# Quoted passage
Oh, but it fills me with profound despair to think that 30 Rock will lapse into reruns in just two short weeks. Because tonight's episode, "Cougars," was eight different shades of awesome. Thankfully an episode called "Ludichristmas" still lies in our collective future. Ah, Ludichristmas, that most glorious of holidays.
I've set the bar really high for this show of shows yet it still manages to surprise me. An elaborate Iraq War allegory housed in a plot involving Jack Donaghy hijacking Tracy Morgan's inner city baseball team and transforming it into a disastrous quagmire through leadership that aspires to be Churchillian yet dead ends at Bushian (that would be Jr. not his looking-better-by-the-day dad)? Good old Liz Lemon and Frank competing for the same 20-year-old dreamboat? Creepy, unexpected homoeroticism? Animal strip clubs? Quotable line after quotable line after quotable line? 30 Rock has gotten into a borderline transcendent groove this season where brilliance is commonplace and barely a minute goes by without a big-ass laugh.
In yet another casually satirical winner, Tracy Jordan is forced to coach a baseball team as part of his community service (where, pray tell, do you think they came up with the idea of Jordan's character being in trouble with the law? What imagination those writers possess!), only to have his vanilla-face boss turn the team into the baseball equivalent of Baghdad on a bad day. Meanwhile, Liz Lemon somehow finds herself competing with baseball-hat-enthusiast Frank for the affections of a 20-year-old coffee delivery boy with some serious mother issues.
Cultural confusion was the name of the game tonight as Jack found himself trying to win the hearts and minds of people he knows nothing about so he can turn them into good little neo-cons while Liz tries to delude herself into thinking she's a fun young person instead of a cantankerous old coot whose primary preoccupations are finding chairs with adequate back support, getting enough roughage in her diet, and getting a solid nine hours of sleep a night (or maybe I'm just projecting my own issues onto her).

# Activities
• 1. From the 30 Rock review, extract the stretch from "Cultural confusion was" through "issues onto her).".
• 2. Summarize the 30 Rock review in two sentences.

# Provided data
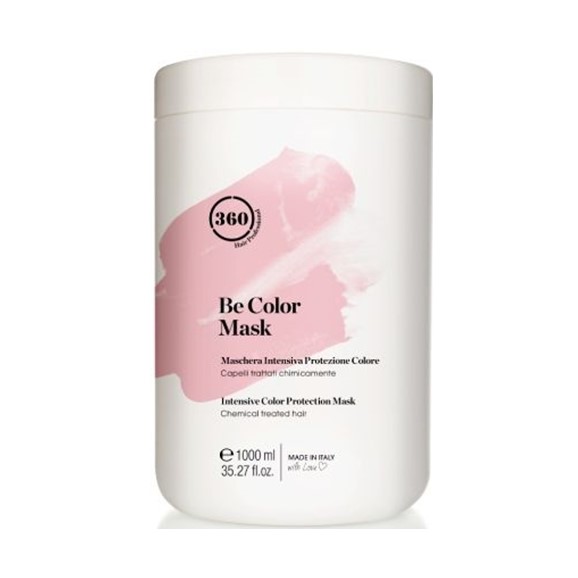 360 — 360 Be Colour Mask 1000ml
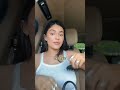 Kylie showing what’s in her bag 💕 part 1 #kyliejenner #thekardashians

# Task-by-task answers
• 1.
Cultural confusion was the name of the game tonight as Jack found himself trying to win the hearts and minds of people he knows nothing about so he can turn them into good little neo-cons while Liz tries to delude herself into thinking she's a fun young person instead of a cantankerous old coot whose primary preoccupations are finding chairs with adequate back support, getting enough roughage in her diet, and getting a solid nine hours of sleep a night (or maybe I'm just projecting my own issues onto her).

• 2. The review calls the 30 Rock episode "Cougars" outstanding and says the show has reached a borderline transcendent groove this season. In the episode, Jack turns the baseball team Tracy coaches for community service into a disastrous quagmire that works as an Iraq War allegory, while Liz competes with Frank for a 20-year-old coffee delivery boy.